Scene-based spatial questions
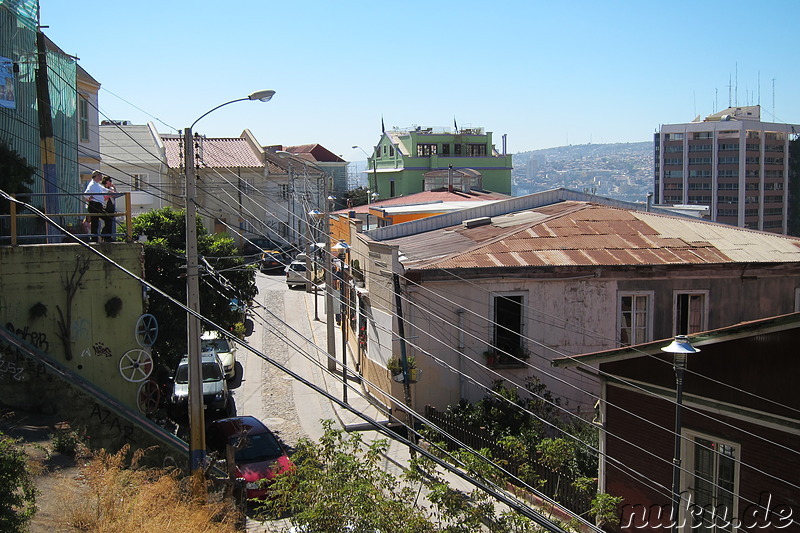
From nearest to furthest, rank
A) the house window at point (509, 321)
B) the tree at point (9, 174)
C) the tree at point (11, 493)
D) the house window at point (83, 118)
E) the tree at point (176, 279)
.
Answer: the tree at point (11, 493)
the tree at point (9, 174)
the tree at point (176, 279)
the house window at point (509, 321)
the house window at point (83, 118)

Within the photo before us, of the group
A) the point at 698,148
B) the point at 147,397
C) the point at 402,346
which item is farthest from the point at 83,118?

» **Direction**: Print out the whole of the material word for word, without pictures.

» **Reply to the exercise**:
From nearest to furthest, rank
A) the house window at point (509, 321)
B) the tree at point (9, 174)
C) the tree at point (11, 493)
D) the house window at point (83, 118)
E) the tree at point (176, 279)
.
Answer: the tree at point (11, 493)
the tree at point (9, 174)
the tree at point (176, 279)
the house window at point (509, 321)
the house window at point (83, 118)

Within the photo before us, of the group
A) the point at 698,148
B) the point at 147,397
C) the point at 402,346
which item is farthest from the point at 83,118?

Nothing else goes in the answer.